AbstractWater‐oxidation is a mechanistic bottleneck in artificial photosynthesis that is critical for achieving sustainable energy‐to‐fuel conversion. Grafting molecular water‐oxidation catalyst assemblies on the surface of a polymer can engender better stability and higher efficiency. Herein, we present a hybrid construct which consists of a molecular single‐site RuCat1 encapsulated into a UV cross‐linked polymer assembly on an F‐doped tin oxide (FTO). Incorporation of high‐density surface‐binding sites (COO− groups) resulted in a high surface loading of the RuCat1 and surface stability as shown from ATR‐FTIR, UV‐vis and cyclic voltammetry data.

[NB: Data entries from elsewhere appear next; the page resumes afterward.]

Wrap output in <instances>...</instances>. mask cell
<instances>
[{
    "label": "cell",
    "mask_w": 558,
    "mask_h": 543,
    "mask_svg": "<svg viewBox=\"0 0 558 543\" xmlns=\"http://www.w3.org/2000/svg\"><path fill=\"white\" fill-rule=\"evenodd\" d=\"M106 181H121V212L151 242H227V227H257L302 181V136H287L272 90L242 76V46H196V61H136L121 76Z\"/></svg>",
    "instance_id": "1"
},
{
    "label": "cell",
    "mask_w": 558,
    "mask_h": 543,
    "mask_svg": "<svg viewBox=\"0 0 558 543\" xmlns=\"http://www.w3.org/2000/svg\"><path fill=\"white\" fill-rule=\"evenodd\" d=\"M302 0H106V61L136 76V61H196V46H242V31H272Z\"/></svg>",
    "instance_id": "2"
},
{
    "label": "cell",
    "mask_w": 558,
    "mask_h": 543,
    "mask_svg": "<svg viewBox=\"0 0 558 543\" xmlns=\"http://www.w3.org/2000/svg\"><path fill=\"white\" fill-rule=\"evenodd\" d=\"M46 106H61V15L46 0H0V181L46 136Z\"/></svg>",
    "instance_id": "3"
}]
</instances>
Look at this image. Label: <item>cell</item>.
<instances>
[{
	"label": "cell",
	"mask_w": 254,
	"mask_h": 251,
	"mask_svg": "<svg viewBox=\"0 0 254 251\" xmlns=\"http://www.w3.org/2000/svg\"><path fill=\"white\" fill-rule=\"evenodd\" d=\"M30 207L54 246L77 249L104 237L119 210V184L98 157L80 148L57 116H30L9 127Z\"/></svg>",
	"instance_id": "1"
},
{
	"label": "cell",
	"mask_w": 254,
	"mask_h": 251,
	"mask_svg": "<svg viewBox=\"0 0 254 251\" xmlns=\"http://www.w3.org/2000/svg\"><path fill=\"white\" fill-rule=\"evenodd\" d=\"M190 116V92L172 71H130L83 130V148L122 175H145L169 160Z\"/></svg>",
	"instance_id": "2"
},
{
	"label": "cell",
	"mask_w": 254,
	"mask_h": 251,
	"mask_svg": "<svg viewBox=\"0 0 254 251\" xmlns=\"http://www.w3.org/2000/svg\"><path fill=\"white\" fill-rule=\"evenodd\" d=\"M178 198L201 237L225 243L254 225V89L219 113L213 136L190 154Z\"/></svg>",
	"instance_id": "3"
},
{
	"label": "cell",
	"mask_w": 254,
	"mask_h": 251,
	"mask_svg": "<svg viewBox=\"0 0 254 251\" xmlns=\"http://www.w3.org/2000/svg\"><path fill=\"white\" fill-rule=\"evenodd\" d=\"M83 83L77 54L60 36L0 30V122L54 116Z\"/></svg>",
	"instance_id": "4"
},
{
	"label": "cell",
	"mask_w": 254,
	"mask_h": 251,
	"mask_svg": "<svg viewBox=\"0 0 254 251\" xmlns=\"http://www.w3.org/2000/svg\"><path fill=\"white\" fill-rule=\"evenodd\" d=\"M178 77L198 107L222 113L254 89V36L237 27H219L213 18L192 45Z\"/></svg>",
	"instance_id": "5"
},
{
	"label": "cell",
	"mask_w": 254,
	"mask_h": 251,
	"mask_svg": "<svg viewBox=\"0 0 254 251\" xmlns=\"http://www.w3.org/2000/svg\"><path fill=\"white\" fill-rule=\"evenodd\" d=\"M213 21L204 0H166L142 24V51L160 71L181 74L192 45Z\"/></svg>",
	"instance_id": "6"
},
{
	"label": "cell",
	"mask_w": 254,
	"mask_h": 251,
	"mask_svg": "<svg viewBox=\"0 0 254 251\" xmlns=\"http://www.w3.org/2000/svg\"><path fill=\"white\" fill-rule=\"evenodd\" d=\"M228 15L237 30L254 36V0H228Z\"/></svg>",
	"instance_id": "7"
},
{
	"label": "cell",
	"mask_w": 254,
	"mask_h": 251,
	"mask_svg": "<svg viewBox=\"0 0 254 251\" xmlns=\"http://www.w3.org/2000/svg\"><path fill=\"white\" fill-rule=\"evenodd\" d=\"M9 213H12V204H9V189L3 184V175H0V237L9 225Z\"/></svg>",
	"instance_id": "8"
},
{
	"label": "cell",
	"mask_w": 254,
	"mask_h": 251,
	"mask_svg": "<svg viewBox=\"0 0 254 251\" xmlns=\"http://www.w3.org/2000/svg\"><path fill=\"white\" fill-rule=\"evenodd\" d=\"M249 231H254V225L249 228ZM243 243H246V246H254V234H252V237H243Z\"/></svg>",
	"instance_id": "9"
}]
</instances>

Furthermore, we found that the grafted RuCat1 into the polymer brush layers promotes pH‐dependent electrocatalytic water‐oxidation with a turnover frequency of 0.45 s−1 and an estimated 88 % faradaic efficiency during control potential electrolysis at pH 8.5. The general applicability of this approach is illustrated by screening a series of molecular single‐site catalysts which points to the importance of electrostatic interactions as well as hydrogen bonding in the functionalization of the electrode.